* [Extrait choisi]:
Un volume d'embauches en baisse

Le chômage partiel s'étant généralisé, et la situation économique dégradée, l'insertion des jeunes diplômés dans la vie active a été particulièrement complexe. Le bilan dressé par la Direction de l'animation de la recherche, des études et des statistiques (Dares) du ministère du Travail est venu étayer ce constat. Elle estime que le volume d'embauches de personnes de moins de 26 ans, en CDI ou en CDD de plus de trois mois, a reculé de 14,2% en 2020 par rapport à l'année précédente. Le rapport précise que «la baisse des embauches de jeunes est nettement moins marquée à la fin du deuxième confinement que du premier», ce qui pourrait concorder avec l'entrée en vigueur d'une mesure gouvernementale à destination des jeunes actifs.

«Globalement, on a des retours disant que cette période a été plus difficile que d'habitude du côté de l'insertion professionnelle.»

* [Extraits de données]:
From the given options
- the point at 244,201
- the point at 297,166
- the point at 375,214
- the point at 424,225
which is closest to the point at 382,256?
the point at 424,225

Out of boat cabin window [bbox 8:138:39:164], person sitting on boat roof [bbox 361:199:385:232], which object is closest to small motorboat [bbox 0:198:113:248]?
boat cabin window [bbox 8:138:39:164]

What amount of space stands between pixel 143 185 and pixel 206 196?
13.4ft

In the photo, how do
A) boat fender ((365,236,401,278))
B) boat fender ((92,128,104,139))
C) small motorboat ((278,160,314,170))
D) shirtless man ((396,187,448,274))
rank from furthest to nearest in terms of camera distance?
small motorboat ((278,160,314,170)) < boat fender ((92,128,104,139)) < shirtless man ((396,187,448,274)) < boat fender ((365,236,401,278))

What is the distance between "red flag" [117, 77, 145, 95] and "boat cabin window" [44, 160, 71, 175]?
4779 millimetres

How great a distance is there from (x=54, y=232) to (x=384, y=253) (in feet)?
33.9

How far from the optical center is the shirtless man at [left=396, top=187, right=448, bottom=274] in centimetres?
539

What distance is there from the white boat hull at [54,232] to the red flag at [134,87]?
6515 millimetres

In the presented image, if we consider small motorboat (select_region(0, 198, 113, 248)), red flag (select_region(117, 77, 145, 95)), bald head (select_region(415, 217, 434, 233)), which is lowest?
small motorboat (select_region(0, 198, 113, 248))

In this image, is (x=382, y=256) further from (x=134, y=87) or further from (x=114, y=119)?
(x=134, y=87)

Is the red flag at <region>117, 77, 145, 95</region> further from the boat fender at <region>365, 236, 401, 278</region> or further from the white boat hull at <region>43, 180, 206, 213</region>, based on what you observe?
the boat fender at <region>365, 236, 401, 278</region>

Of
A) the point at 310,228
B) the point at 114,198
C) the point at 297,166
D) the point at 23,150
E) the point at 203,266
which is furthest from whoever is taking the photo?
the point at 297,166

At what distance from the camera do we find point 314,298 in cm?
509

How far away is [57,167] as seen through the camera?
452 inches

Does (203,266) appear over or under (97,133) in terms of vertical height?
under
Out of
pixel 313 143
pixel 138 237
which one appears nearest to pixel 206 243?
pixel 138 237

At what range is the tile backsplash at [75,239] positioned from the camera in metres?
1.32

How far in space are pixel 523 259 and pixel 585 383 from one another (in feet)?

* [Consigne]:
Citez mot pour mot le passage du texte sur l'embauche des jeunes diplômés, depuis « Un volume d'embauches en » jusqu'à « des jeunes actifs. ».

* [Corrigé]:
Un volume d'embauches en baisse

Le chômage partiel s'étant généralisé, et la situation économique dégradée, l'insertion des jeunes diplômés dans la vie active a été particulièrement complexe. Le bilan dressé par la Direction de l'animation de la recherche, des études et des statistiques (Dares) du ministère du Travail est venu étayer ce constat. Elle estime que le volume d'embauches de personnes de moins de 26 ans, en CDI ou en CDD de plus de trois mois, a reculé de 14,2% en 2020 par rapport à l'année précédente. Le rapport précise que «la baisse des embauches de jeunes est nettement moins marquée à la fin du deuxième confinement que du premier», ce qui pourrait concorder avec l'entrée en vigueur d'une mesure gouvernementale à destination des jeunes actifs.